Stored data
☆ ☆ ☆ ☆
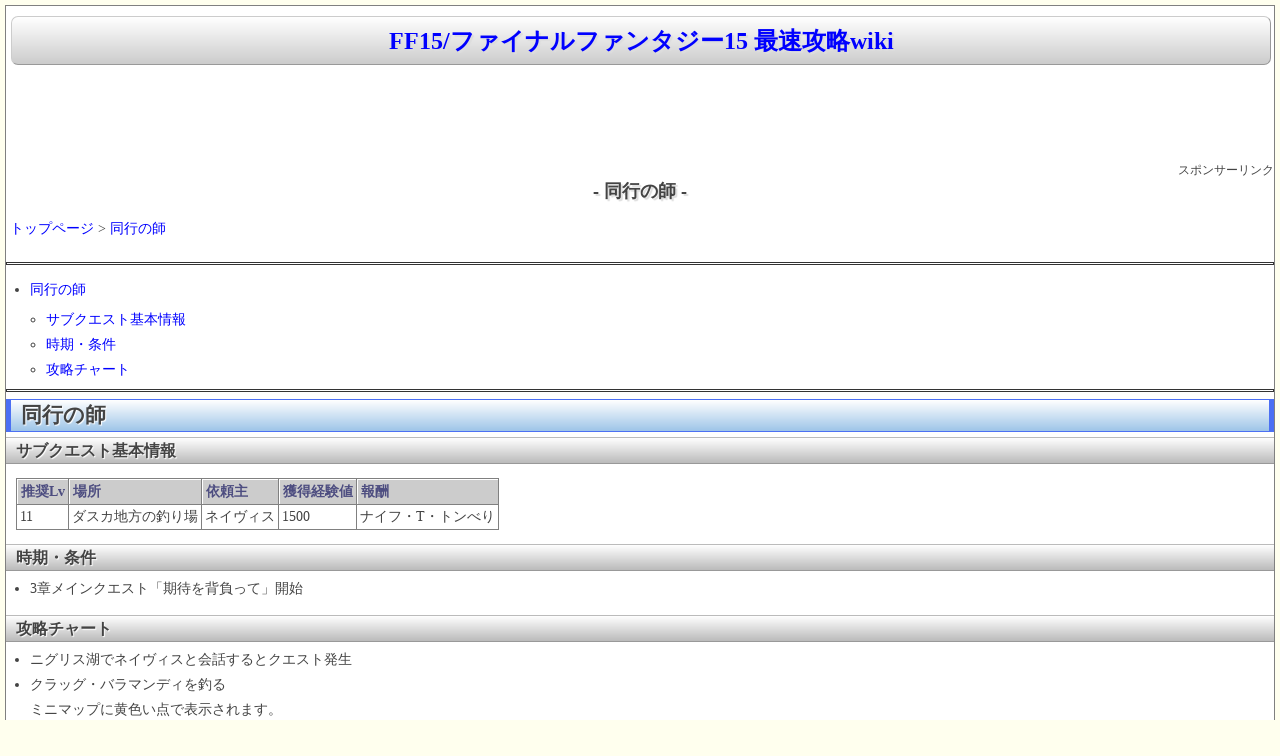

--- FILE ---
content_type: text/html
request_url: https://spwiki.net/ff15/wikis/233.html
body_size: 3106
content:
<html lang="ja">
<head>
<title>同行の師 | FF15/ファイナルファンタジー15 最速攻略wiki</title>
<meta http-equiv="content-type" content="text/html; charset=EUC-JP">
<meta http-equiv="content-style-type" content="text/css">
<meta name="viewport" content="width=device-width,initial-scale=1.0">
<link rel="start" href="https://spwiki.net/ff15/">
<link rel="shortcut icon" href="https://spwiki.net/favicon.ico" type="image/vnd.microsoft.icon">
<link rel="stylesheet" href="https://spwiki.net/css/spwiki.min.css?4" type="text/css" media="screen" charset="Shift_JIS" />
<script async src="https://ajax.googleapis.com/ajax/libs/jquery/3.3.1/jquery.min.js"></script>
<script async src="https://www.googletagmanager.com/gtag/js?id=UA-154113923-1"></script>
<script>
  window.dataLayer = window.dataLayer || [];
  function gtag(){dataLayer.push(arguments);}
  gtag('js', new Date());
  gtag('config', 'UA-154113923-1');
</script>
<link href='https://pagead2.googlesyndication.com' rel='dns-prefetch'/>
<link href='https://googleads.g.doubleclick.net' rel='dns-prefetch'/>
<link href='https://tpc.googlesyndication.com' rel='dns-prefetch'/>
<link href='https://www.gstatic.com' rel='dns-prefetch'/>
<script>
(function(doc, win) {
  function main() {
    var ad = doc.createElement('script');
    ad.type = 'text/javascript';
    ad.async = true;
    ad.src = '//pagead2.googlesyndication.com/pagead/js/adsbygoogle.js';
    var sc = doc.getElementsByTagName('script')[0];
    sc.parentNode.insertBefore(ad, sc);
  }
  var lazyLoad = false;
  function onLazyLoad() {
    if (lazyLoad === false) {
      lazyLoad = true;
      win.removeEventListener('scroll', onLazyLoad);
      win.removeEventListener('mousemove', onLazyLoad);
      win.removeEventListener('mousedown', onLazyLoad);
      win.removeEventListener('touchstart', onLazyLoad);
      main();
    }
  }
  win.addEventListener('scroll', onLazyLoad);
  win.addEventListener('mousemove', onLazyLoad);
  win.addEventListener('mousedown', onLazyLoad);
  win.addEventListener('touchstart', onLazyLoad);
  win.addEventListener('load', function() {
    if (doc.documentElement.scrollTop != 0 || doc.body.scrollTop != 0) {
      onLazyLoad();
    }
  });
})(document, window);
</script>
<script>
  (adsbygoogle = window.adsbygoogle || []).push({
    google_ad_client: "ca-pub-9398453038262904",
    enable_page_level_ads: true
  });
</script>
</head>
<body>
<div id="waku">
<!--タイトル-->
<h1><a class=titlelink href="../index.html" title="FF15/ファイナルファンタジー15 最速攻略wiki">FF15/ファイナルファンタジー15 最速攻略wiki</a></h1>



<CENTER>
<style>
.rsp-header { width: 320px; height: 100px; }
@media(min-width: 500px) { .rsp-header { width: 468px; height: 60px; } }
@media(min-width: 730px) { .rsp-header { width: 728px; height: 90px; } }
</style>
<!-- rsp_header -->
<ins class="adsbygoogle rsp-header"
     style="display:inline-block"
     data-full-width-responsive="true"
     data-ad-client="ca-pub-9398453038262904"
     data-ad-slot="7544940478"></ins>
<script>
(adsbygoogle = window.adsbygoogle || []).push({});
</script>
<br><div Align=right><small>スポンサーリンク</small></div></CENTER>

<!--NAVI start-->
<!--NAVI end-->

<DIV class=clear></DIV>

<!--中央メニュー-->
<div id="topmiddle">
<!--ゲームソフト情報-->
</div>
<!--メニュー&更新履歴-->
<!--メニュー&更新履歴-->
<!--ゲームソフト情報-->
<!--ゲームソフト情報-->
<!--攻略wiki-->


<CENTER><H1 class="title">- 同行の師 -</H1></CENTER>


<div id="body">
<br />&nbsp;<a href="../index.html">トップページ</a> > <a href="233.html">同行の師</a><br /><br />
<hr class="full_hr" />
<div class="contents">
<a id="contents_1"></a>
<ul class="list1" style="padding-left:12px;margin-left:12px"><li><a href="233.html#ja4cecb3"> 同行の師 </a>
<ul class="list2" style="padding-left:8px;margin-left:8px"><li><a href="233.html#e092b780"> サブクエスト基本情報 </a></li>
<li><a href="233.html#fab32c5c"> 時期・条件 </a></li>
<li><a href="233.html#ucaeeae3"> 攻略チャート </a></li></ul></li></ul>
</div>

<hr class="full_hr" />
<h2 class="title" id="content_1_0" paraedit_flag=on>同行の師  <a class="anchor_super" id="ja4cecb3" href="233.html#ja4cecb3" title="ja4cecb3">◆</a></h2>

<h3 class="title" id="content_1_1" paraedit_flag=on>サブクエスト基本情報  <a class="anchor_super" id="e092b780" href="233.html#e092b780" title="e092b780">◆</a></h3>
<br />
<div class="ie5"><table class="style_table" cellspacing="1" border="0"><thead><tr><td class="style_td">推奨Lv</td><td class="style_td">場所</td><td class="style_td">依頼主</td><td class="style_td">獲得経験値</td><td class="style_td">報酬</td></tr></thead><tbody><tr><td class="style_td">11</td><td class="style_td">ダスカ地方の釣り場</td><td class="style_td">ネイヴィス</td><td class="style_td">1500</td><td class="style_td">ナイフ・T・トンべり</td></tr></tbody></table></div>
<br />

<h3 class="title" id="content_1_2" paraedit_flag=on>時期・条件  <a class="anchor_super" id="fab32c5c" href="233.html#fab32c5c" title="fab32c5c">◆</a></h3>
<ul class="list1" style="padding-left:12px;margin-left:12px"><li>3章メインクエスト「期待を背負って」開始</li></ul>
<br />

<h3 class="title" id="content_1_3" paraedit_flag=on>攻略チャート  <a class="anchor_super" id="ucaeeae3" href="233.html#ucaeeae3" title="ucaeeae3">◆</a></h3>
<ul class="list1" style="padding-left:12px;margin-left:12px"><li>ニグリス湖でネイヴィスと会話するとクエスト発生</li>
<li>クラッグ・バラマンディを釣る<br />
ミニマップに黄色い点で表示されます。<br />
ルアー「ボンバー・アイスボム」「マジックウォーカー・カタラーナ」を使おう。</li>
<li>ニグリス湖でネイヴィスと会話するとクエスト達成</li></ul>
<br />&nbsp;<a href="../index.html">トップページ</a> > <a href="233.html">同行の師</a><br /><br />スポンサーリンク<BR>
<style type="text/css">
.rsp336 { display:inline-block; width: 336px; height: 280px; }
@media (max-width: 335px) { .rsp336 { width: 300px; height: 250px; } }
</style>
<ins class="adsbygoogle rsp336"
   data-full-width-responsive="true"
   data-ad-client="ca-pub-9398453038262904"
   data-ad-slot="9276769674"></ins>
<script>(adsbygoogle = window.adsbygoogle || []).push({});</script><!-- kanrenad -->
<ins class="adsbygoogle"
     style="display:inline-block;width:336px;height:280px"
     data-ad-client="ca-pub-9398453038262904"
     data-ad-slot="5727197270"></ins>
<script>(adsbygoogle = window.adsbygoogle || []).push({});</script></div>

<!--攻略wiki-->


</div>
<!--中央メニュー-->
<!--SSS start-->

<div class="editmenu">
<a href="https://spwiki.net/33.html">プライバシーポリシー</a> | <a href="https://spwiki.net/34.html">当サイトについて</a>
</div>
<div class="editmenu">
<center><br>
<style>
.rsp_footer { width: 336px; height: 280px; }
@media(min-width: 800px) { .rsp_footer { width: 728px; height: 90px; } }
</style>
<!-- rsp1 -->
<ins class="adsbygoogle rsp_footer"
     style="display:inline-block"
     data-full-width-responsive="true"
     data-ad-client="ca-pub-9398453038262904"
     data-ad-slot="4129115272"></ins>
<script>
(adsbygoogle = window.adsbygoogle || []).push({});
</script>
</br></br></center></div>
<div id="footer">
株式会社スクウェア・エニックスに関わる画像の著作権、その他一切の知的財産権は、全て株式会社スクウェア・エニックスに帰属します。<br />Copyright (C) 2014-2026 <A href="https://spwiki.net/">spwiki.net</A> All Rights Reserved　
HTML更新日時：<time datetime="2026-02-01T17:48:10">2026-02-01 17:48:10</time><br />
</div>
<div id="page_top"><a href="233.html#"></a></div>
<script>
jQuery(function() {
    var pagetop = $('#page_top');   
    pagetop.hide();
    $(window).scroll(function () {
        if ($(this).scrollTop() > 100) {  //100pxスクロールしたら表示
            pagetop.fadeIn();
        } else {
            pagetop.fadeOut();
        }
    });
    pagetop.click(function () {
        $('body,html').animate({
            scrollTop: 0
        }, 500); //0.5秒かけてトップへ移動
        return false;
    });
});
</script>
</body>
</html>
☆ ☆ ☆ ☆
◆ **WHAT IS NEEDED**
Show the lines from the data above that contain the string "left".

◆ **TASK ANSWER**
<ul class="list1" style="padding-left:12px;margin-left:12px"><li><a href="233.html#ja4cecb3"> 同行の師 </a>
<ul class="list2" style="padding-left:8px;margin-left:8px"><li><a href="233.html#e092b780"> サブクエスト基本情報 </a></li>
<ul class="list1" style="padding-left:12px;margin-left:12px"><li>3章メインクエスト「期待を背負って」開始</li></ul>
<ul class="list1" style="padding-left:12px;margin-left:12px"><li>ニグリス湖でネイヴィスと会話するとクエスト発生</li>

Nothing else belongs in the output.